→ **WORK TO BE COMPLETED**
Show in full each line below that contains the word "hillside". Letter case counts.

→ **Image-linked spatial questions**
+ + + + + + +
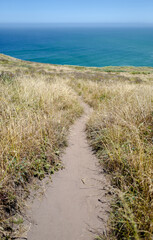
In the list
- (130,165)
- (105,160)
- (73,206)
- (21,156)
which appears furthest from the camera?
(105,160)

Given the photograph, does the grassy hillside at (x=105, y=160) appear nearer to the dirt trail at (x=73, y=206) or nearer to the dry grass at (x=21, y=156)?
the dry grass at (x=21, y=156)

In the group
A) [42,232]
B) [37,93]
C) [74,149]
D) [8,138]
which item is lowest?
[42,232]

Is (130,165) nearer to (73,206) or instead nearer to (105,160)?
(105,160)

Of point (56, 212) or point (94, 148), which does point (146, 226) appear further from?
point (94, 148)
+ + + + + + +
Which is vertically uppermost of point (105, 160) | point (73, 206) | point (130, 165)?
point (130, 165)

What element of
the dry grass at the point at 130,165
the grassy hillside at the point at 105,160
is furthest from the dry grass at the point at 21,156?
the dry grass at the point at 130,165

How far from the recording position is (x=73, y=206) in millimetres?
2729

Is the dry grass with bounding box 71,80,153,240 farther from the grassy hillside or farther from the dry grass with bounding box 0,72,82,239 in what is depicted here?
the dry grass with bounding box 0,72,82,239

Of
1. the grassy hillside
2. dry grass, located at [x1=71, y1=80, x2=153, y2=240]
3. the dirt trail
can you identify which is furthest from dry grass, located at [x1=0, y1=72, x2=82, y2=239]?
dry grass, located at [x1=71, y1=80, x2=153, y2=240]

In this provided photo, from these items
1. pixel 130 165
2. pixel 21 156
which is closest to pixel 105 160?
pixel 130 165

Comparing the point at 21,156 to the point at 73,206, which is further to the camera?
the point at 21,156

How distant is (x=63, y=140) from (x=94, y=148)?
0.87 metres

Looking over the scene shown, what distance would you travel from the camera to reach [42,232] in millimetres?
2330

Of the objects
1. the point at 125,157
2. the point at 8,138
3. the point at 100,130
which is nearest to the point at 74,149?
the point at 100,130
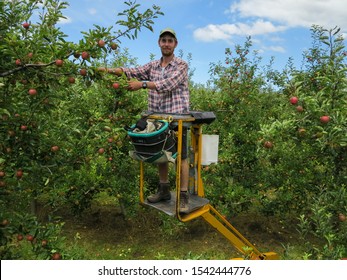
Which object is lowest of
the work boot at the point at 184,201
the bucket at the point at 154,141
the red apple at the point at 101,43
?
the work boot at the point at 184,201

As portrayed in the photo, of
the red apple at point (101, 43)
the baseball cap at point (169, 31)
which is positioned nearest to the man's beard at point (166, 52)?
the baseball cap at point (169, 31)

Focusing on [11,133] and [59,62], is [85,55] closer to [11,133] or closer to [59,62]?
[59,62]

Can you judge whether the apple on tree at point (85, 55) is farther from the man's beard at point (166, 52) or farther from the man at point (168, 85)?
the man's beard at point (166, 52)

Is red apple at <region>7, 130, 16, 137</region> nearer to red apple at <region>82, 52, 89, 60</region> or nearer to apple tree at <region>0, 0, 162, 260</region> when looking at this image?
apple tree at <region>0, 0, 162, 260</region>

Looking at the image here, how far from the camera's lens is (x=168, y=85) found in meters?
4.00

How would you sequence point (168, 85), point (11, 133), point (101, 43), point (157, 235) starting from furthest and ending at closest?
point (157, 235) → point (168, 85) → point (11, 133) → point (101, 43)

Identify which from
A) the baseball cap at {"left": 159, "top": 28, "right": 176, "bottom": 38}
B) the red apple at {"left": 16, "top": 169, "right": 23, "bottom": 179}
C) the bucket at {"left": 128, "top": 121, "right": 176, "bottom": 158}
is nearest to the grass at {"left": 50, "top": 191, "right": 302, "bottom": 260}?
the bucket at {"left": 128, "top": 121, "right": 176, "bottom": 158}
+ + + + + + +
→ **EXERCISE ANSWER**
Given the photograph, does the grassy hillside at (x=105, y=160) appear nearer to the dirt trail at (x=73, y=206) or nearer to the dry grass at (x=21, y=156)?
the grassy hillside at the point at 105,160
Is the dry grass with bounding box 71,80,153,240 farther from the grassy hillside or farther from the dry grass with bounding box 0,72,82,239 in what is depicted here?
1. the grassy hillside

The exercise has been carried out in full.